---------- SELECTED EXTRACT

MIG: Automatic Data Selection for Instruction Tuning by Maximizing Information Gain in Semantic Space

Yicheng Chen1,2, Yining Li1, Kai Hu1,3, Zerun Ma1,
Haochen Ye1, Kai Chen1
1Shanghai AI Laboratory 2Fudan University 3Carnegie Mellon University
Paper Code Video

TL;DR: MIG is an innovative automatic data selection method for instruction tuning. We introduce an information-based dataset measurement that comprehensively quantifies data quality and diversity in semantic space and propose an efficient greedy algorithm that iteratively select data points maximizing information gain.

--------------------

• **EXERCISE REQUIREMENTS**
(1) According to the MIG project summary, what does the proposed greedy algorithm iteratively select?
(2) Retype the MIG project summary verbatim between "Yicheng Chen1,2, Yining" and "maximizing information gain.", inclusive.

---------- PROVIDED INFORMATION

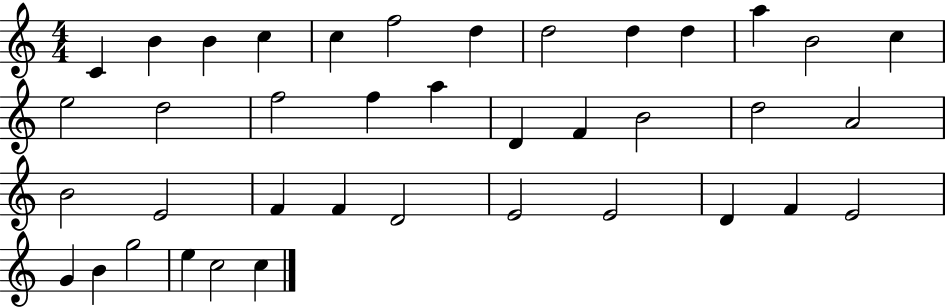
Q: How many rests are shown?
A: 0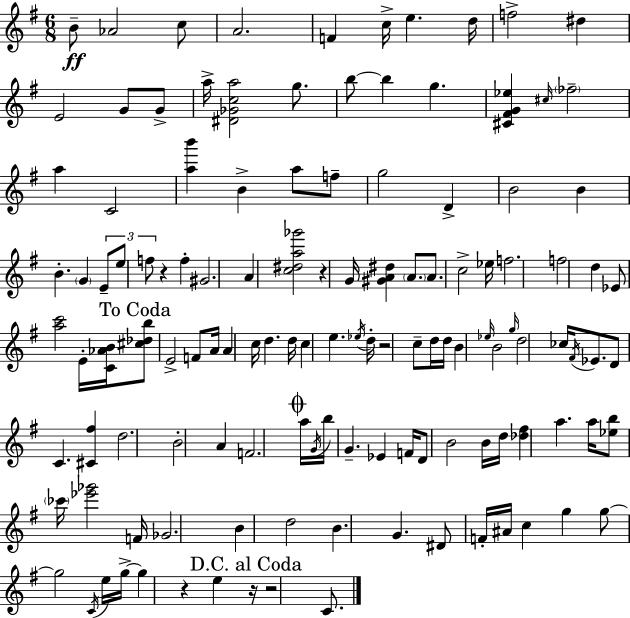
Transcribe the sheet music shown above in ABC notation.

X:1
T:Untitled
M:6/8
L:1/4
K:G
B/2 _A2 c/2 A2 F c/4 e d/4 f2 ^d E2 G/2 G/2 a/4 [^D_Gca]2 g/2 b/2 b g [^C^FG_e] ^c/4 _f2 a C2 [ab'] B a/2 f/2 g2 D B2 B B G E/2 e/2 f/2 z f ^G2 A [c^da_g']2 z G/4 [^GA^d] A/2 A/2 c2 _e/4 f2 f2 d _E/2 [ac']2 E/4 [C_AB]/4 [^c_db]/2 E2 F/2 A/4 A c/4 d d/4 c e _e/4 d/4 z2 c/2 d/4 d/4 B _e/4 B2 g/4 d2 _c/4 ^F/4 _E/2 D/2 C [^C^f] d2 B2 A F2 a/4 G/4 b/4 G _E F/4 D/2 B2 B/4 d/4 [_d^f] a a/4 [_eb]/2 _c'/4 [_e'_g']2 F/4 _G2 B d2 B G ^D/2 F/4 ^A/4 c g g/2 g2 C/4 e/4 g/4 g z e z/4 z2 C/2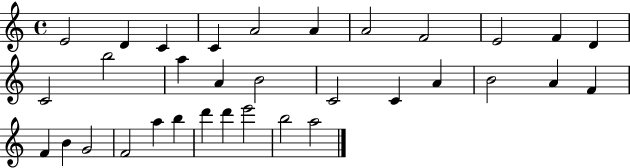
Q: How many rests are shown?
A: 0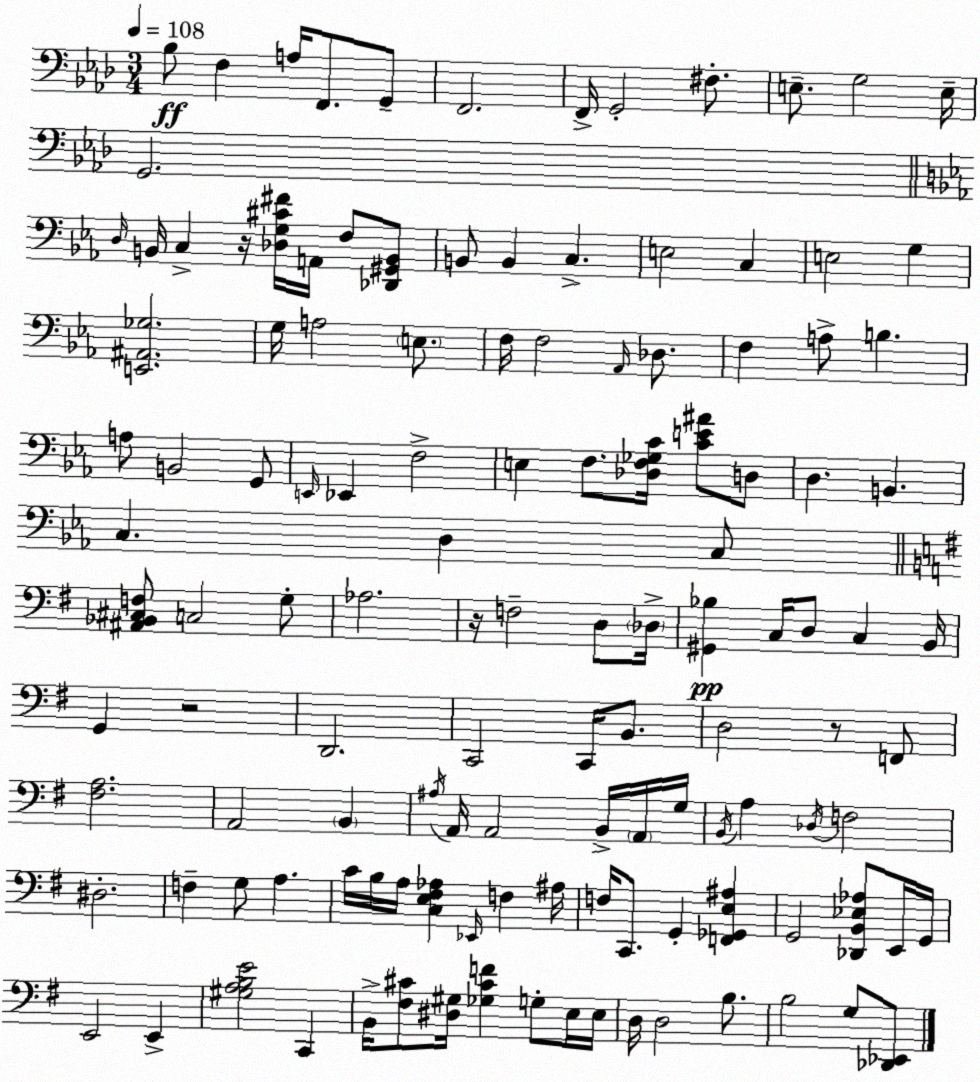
X:1
T:Untitled
M:3/4
L:1/4
K:Ab
_B,/2 F, A,/4 F,,/2 G,,/2 F,,2 F,,/4 G,,2 ^F,/2 E,/2 G,2 E,/4 G,,2 D,/4 B,,/4 C, z/4 [_D,G,^C^F]/4 A,,/4 F,/2 [_D,,^G,,B,,]/2 B,,/2 B,, C, E,2 C, E,2 G, [E,,^A,,_G,]2 G,/4 A,2 E,/2 F,/4 F,2 _A,,/4 _D,/2 F, A,/2 B, A,/2 B,,2 G,,/2 E,,/4 _E,, F,2 E, F,/2 [_D,F,_G,C]/4 [CE^A]/2 D,/2 D, B,, C, D, C,/2 [^A,,_B,,^C,F,]/2 C,2 G,/2 _A,2 z/4 F,2 D,/2 _D,/4 [^G,,_B,] C,/4 D,/2 C, B,,/4 G,, z2 D,,2 C,,2 C,,/4 B,,/2 D,2 z/2 F,,/2 [^F,A,]2 A,,2 B,, ^A,/4 A,,/4 A,,2 B,,/4 A,,/4 G,/4 B,,/4 A, _D,/4 F,2 ^D,2 F, G,/2 A, C/4 B,/4 A,/4 [C,E,^F,_A,] _E,,/4 F, ^A,/4 F,/4 C,,/2 G,, [F,,_G,,E,^A,] G,,2 [_D,,B,,_E,_A,]/2 E,,/4 G,,/4 E,,2 E,, [^G,A,B,E]2 C,, B,,/4 [^F,^C]/2 [^D,^G,]/4 [_G,^CF] G,/2 E,/4 E,/4 D,/4 D,2 B,/2 B,2 G,/2 [_D,,_E,,]/2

--------------------

• **RESPONSE LIST**
(1) Data points that maximize information gain.

(2)
Yicheng Chen1,2, Yining Li1, Kai Hu1,3, Zerun Ma1,
Haochen Ye1, Kai Chen1
1Shanghai AI Laboratory 2Fudan University 3Carnegie Mellon University
Paper Code Video

TL;DR: MIG is an innovative automatic data selection method for instruction tuning. We introduce an information-based dataset measurement that comprehensively quantifies data quality and diversity in semantic space and propose an efficient greedy algorithm that iteratively select data points maximizing information gain.